Talent, aiguilles : le cas de l’art textile
Broderie, canevas, tricot, macramé… ces techniques laborieuses évoquent la tranquillité déterminée du mouvement créateur et les fins utiles : vêtement, décoration, confort. Ici, en occident, depuis plusieurs décennies nous n’avons plus besoin de broder, de coudre ou de tricoter : d’autres parties du globe se chargent héroïquement de réaliser nos étoffes. Pourtant ces activités perdurent pour le plaisir, se diversifiant, trouvant de nouvelles raisons d’être. Débarrassé de son utilité immédiate le travail du textile s’épanouit plus que jamais dans les mondes de l’Art. Aujourd’hui le fil textile prolonge la peinture, la sculpture, l’infographie. Il devient un moyen d’expression de plus en plus utilisé, on assiste à une éclosion spontanée d’artistes s’emparant de cet ancien média extrêmement populaire.
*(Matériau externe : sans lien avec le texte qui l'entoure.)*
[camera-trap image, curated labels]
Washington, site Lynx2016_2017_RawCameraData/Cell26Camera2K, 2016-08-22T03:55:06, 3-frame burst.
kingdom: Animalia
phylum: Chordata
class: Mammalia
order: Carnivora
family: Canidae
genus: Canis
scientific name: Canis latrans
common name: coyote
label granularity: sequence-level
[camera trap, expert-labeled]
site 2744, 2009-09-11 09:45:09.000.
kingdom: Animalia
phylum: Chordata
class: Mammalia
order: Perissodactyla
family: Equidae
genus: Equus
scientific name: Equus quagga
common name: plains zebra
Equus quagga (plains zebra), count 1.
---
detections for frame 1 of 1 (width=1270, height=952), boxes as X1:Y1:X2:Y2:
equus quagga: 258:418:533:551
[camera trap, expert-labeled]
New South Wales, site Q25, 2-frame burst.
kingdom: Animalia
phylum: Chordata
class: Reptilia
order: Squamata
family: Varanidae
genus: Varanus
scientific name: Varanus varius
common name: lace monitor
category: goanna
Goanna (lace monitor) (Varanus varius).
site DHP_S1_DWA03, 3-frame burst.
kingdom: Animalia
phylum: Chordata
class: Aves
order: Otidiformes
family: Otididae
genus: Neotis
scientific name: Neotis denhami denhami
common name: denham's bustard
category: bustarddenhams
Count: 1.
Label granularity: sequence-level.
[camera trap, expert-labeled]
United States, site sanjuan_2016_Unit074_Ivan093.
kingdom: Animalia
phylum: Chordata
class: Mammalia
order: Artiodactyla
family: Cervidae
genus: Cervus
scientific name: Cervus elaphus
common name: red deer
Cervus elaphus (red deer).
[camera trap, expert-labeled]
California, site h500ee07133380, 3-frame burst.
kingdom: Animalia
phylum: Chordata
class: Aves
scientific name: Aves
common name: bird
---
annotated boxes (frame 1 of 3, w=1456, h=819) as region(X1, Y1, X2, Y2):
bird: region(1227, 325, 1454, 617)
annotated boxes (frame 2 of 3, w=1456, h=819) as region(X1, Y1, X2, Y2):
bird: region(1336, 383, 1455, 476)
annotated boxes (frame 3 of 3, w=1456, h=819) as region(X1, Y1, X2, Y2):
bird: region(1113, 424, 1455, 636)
Les réalisations textiles nous sont familières, nous en connaissons les codes sans les avoir analysés. Aussi est-il surprenant de voir serviettes de table, rideaux ou napperons servir de support à l’expression d’univers singuliers. L’ingénuité présumée de l’ouvrage textile connaît des détournements provoquant des décalages dérangeants entre les supports et les sujets. Pourtant les arts populaires textiles ne relèvent pas toujours de la mièvrerie et de la naïveté, ils regorgent aussi d’exemples de terreurs et phantasmes fixés dans le fil textile : tapis afghans représentant la guerre, ex-voto mexicains, patches de militaires ou canevas érotiques…
La question des sexes est au cœur du travail textile : on attribue trop souvent l’exclusivité du travail du fil et des aiguilles aux femmes. Le geste obsessionnel de Pénélope est gravé dans les esprits, l’attente, la patience et la soumission aux techniques rigoureuses rappellent la trop souvent dure condition féminine quand pourtant bien des hommes passent aussi des heures à l’ouvrage, les exemples ethnographiques ne manquent pas pour attester du travail textile masculin. Du fait de cette représentation sexuée pourtant fausse, l’art textile est un espace de rencontre des genres, propice à l’évocation de la libido et à l’affirmation de l’identité sexuelle.
Nous avons voulu dérouler le fil de techniques surannées célébrant le travail bien fait jusqu’aux plus belles curiosités que puisse offrir le travail du textile, sans souci des étiquettes puisqu’à notre sens l’art qu’il soit désigné outsider, populaire, contemporain, brut, pop ou modeste est propice à la confrontation et au dialogue des œuvres.